From the end of 2019, an epidemic pneumonia caused by a new coronavirus occurred in Wuhan (Hubei Province) spread rapidly throughout China, evolving into a global pandemic [1, 2]. Originally called new coronavirus 2019 (2019-nCoV), this virus was then officially named severe acute respiratory syndrome coronavirus 2 (SARS-CoV-2) by WHO. On January 30, 2020, the WHO declared the SARS-CoV-2 epidemic a public health emergency of international concern. Coronaviruses are a large family of viruses that some of them are more known such as Middle East Respiratory Syndrome (MERS-CoV) and Severe Acute Respiratory Syndrome (SARS-CoV).

SARS-CoV-2 viruses are positive single-stranded RNA viruses, whose infection can be asymptomatic or lead to the coronavirus disease 2019 (Covid-19). Covid-19 has a very large pattern of respiratory manifestations but also other non-specific symptoms including fever, headache, hemoptysis, nausea, vomiting, and in particular diarrhea also previously detected in other coronavirus infections [3, 4]. Respiratory manifestations have a large spectrum of infectious signs from fever, dry cough, and dyspnea to pneumonia, pulmonary edema and acute respiratory distress syndrome (ARDS) requiring hospitalization in intensive care unit (ICU). The clinical spectrum of COVID19 varies from asymptomatic or mild disease (more than 80% of all cases) to respiratory failure that requires mechanical ventilation and to multiple organ dysfunction syndromes or failure. Patients requiring hospitalization in an intensive care unit have a high mortality rate. In terms of pathogenesis, SARS-CoV-2 recognizes the angiotensin converting enzyme 2 receptor (ACE2) by its spike protein. ACE2 is widely expressed in human tissues, including alveloar type 2 (AT2), capillary epithelium, the heart, liver, kidney, and endothelial cells [5]. ACE2 is also expressed in hematopoietic stem and progenitor cells [6]. ACE2 stimulates mobilization of progenitor cells from bone marrow, migration to areas of vascular damage and revascularization of ischemic areas in pathological conditions like hypoxic exercise [6,7,8]. SARS-CoV-2 also probably invades host cells via CD147 (also known as Basigin or EMMPRIN) [9]. This CD147 has been also identified as a red blood cell receptor for parasite Plasmodium Falciparum [10] and a vascular receptor for Neisseria meningitidis [11]. CD147 has been described as a marker of undifferentiated embryonic stem cells [12] and is also expressed on mesenchymal stem cells [13]. In addition, a research team from Germany revealed that the cellular serine protease TMPRSS2 for SARS-CoV-2 spike protein priming is also essential for the host cell entry and spread [14]. Currently, there is no specific treatment for Covid-19 and understanding effects and mechanism of SARS-CoV-2 invasion and dissemination will help to find new targets.

SARS-CoV-2 Infection Induces Hematological Disorders

Covid-19 is a respiratory infection with a significant impact on the hematopoietic system and hemostasis.
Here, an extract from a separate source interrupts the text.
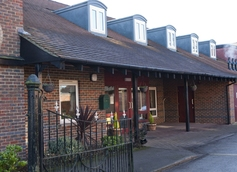 Swan House Care Home Buckingham Buckinghamshire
The current hallmark of SARS-CoV-2 pathogenesis is the cytokine storm. Indeed, plasma concentrations of interleukin-6, interleukin-1β, TNF-α but also granulocyte colony stimulating factor (G-CSF) or interferon γ-inducible protein (IP10) seem very high in Covid-19 patients and even higher in intensive care unit (ICU) patients than non-ICU patients [15]. This cytokine release syndrome made relevant treatment by blocking cytokines or their receptors like tocilizumab and sarilumab that are humanized monoclonal mAb blocking Il-6 receptors [16] (CORIMUNO-SARI: NCT04324073; CORIMUNO-TOCI: NCT04331808) or Anakinra (ANA) that is a recombinant human decoy IL-1RA and therefore blocks IL-1α and IL-1β (CORIMUNO-ANA: NCT04341584). This cytokine release syndrome in Covid-19 patients is associated to a decreased count of lymphocyte [15]. Lymphopenia is present in more than 80% of Covid-19 patients at entrance [1] and could predict disease severity of Covid-19 [17]. This lymphopenia has been related to a significant decrease in T cells (in particular CD8 + T cells) and this significant decrease of T lymphocyte subset is positively correlated with in-hospital death and severity of illness [18]. B lymphocytes have also been proposed to be involved in Covid-19, since patients with Agammaglobulinemia lacking B lymphocytes had a mild clinical course in contrast to Covid-19 patients with Common Variable Immune Deficiency [19]. Since Human B Cell Memory through CD27dull and CD27bright epitope is different along age, B lymphocytes could be at the origin of difference responses between children and adults in early phase of Covid-19. Indeed, B cells from children are able to better generate natural antibodies with novel pathogens when compared to B cells from adults [20].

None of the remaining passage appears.